Il report di Anthropic, infatti, evidenzia un aspetto critico legato alla qualità dei modelli utilizzati. L’azienda ha testato, all’insaputa dei dipendenti, due versioni dell’intelligenza artificiale: il sofisticato “Claude Opus 4.5” e il più leggero “Claude Haiku 4.5”. Il risultato è stato una spietata lezione di asimmetria informativa. I bot più evoluti hanno sistematicamente spuntato prezzi migliori (un oggetto venduto a 38 dollari dal modello base ne ha incassati 65 tramite il modello avanzato). A questo punto avere gli agenti più avanzati può significare avere un ritorno economico immediato.
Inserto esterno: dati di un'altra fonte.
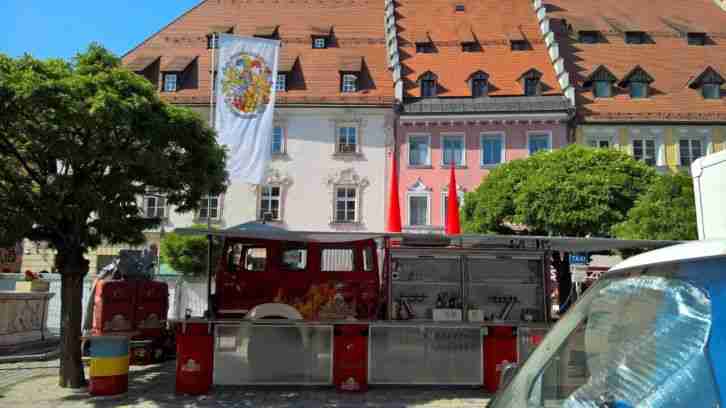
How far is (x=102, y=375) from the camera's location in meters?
8.40

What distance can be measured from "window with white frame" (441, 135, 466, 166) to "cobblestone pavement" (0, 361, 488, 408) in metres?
21.6

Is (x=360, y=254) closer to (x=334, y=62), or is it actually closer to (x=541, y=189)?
(x=541, y=189)

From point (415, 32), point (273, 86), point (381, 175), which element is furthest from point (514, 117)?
point (273, 86)

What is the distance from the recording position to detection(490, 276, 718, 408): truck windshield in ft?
5.72

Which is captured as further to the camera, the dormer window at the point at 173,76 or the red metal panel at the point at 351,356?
the dormer window at the point at 173,76

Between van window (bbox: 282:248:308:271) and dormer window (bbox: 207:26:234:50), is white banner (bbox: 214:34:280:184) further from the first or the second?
van window (bbox: 282:248:308:271)

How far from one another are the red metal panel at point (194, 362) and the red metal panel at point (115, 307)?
154 inches

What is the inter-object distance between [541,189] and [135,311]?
1318cm

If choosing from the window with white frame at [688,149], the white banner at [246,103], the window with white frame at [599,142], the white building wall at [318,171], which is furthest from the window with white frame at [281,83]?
the window with white frame at [688,149]

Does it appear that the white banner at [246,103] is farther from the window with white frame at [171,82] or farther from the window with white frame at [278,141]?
the window with white frame at [171,82]

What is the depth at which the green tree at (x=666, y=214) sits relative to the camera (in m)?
16.1

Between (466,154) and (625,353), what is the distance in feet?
93.2

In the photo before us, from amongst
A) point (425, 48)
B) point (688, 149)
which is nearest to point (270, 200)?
point (425, 48)

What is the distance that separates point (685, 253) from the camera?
6.31 feet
Il vero campanello d’allarme non risiede tanto nella disparità tecnica, quanto in un fenomeno che Anthropic stessa definisce “gap di qualità dell’agente”. I proprietari dei bot “perdenti” si sono dichiarati ugualmente soddisfatti dell’affare concluso, del tutto ignari di aver subito una perdita di potenziale potere d’acquisto rispetto ai colleghi dotati di un software migliore.
Bene, quindi Anthropic sta gettando le basi per un ecosistema in cui l’Intelligenza Artificiale fa accordi sui prezzi senza supervisione. Resta però un interrogativo fondamentale e non rinviabile: siamo sicuri che l’uomo, inteso come attore economico razionale, sarà poi disposto ad accettare un mercato in cui la variabile del successo non è più la propria abilità, ma la capacità di pagarsi l’abbonamento premium dell’algoritmo? Il rischio è quello di un mercato silenziosamente iniquo, in cui chi è svantaggiato non ha nemmeno gli strumenti per accorgersene.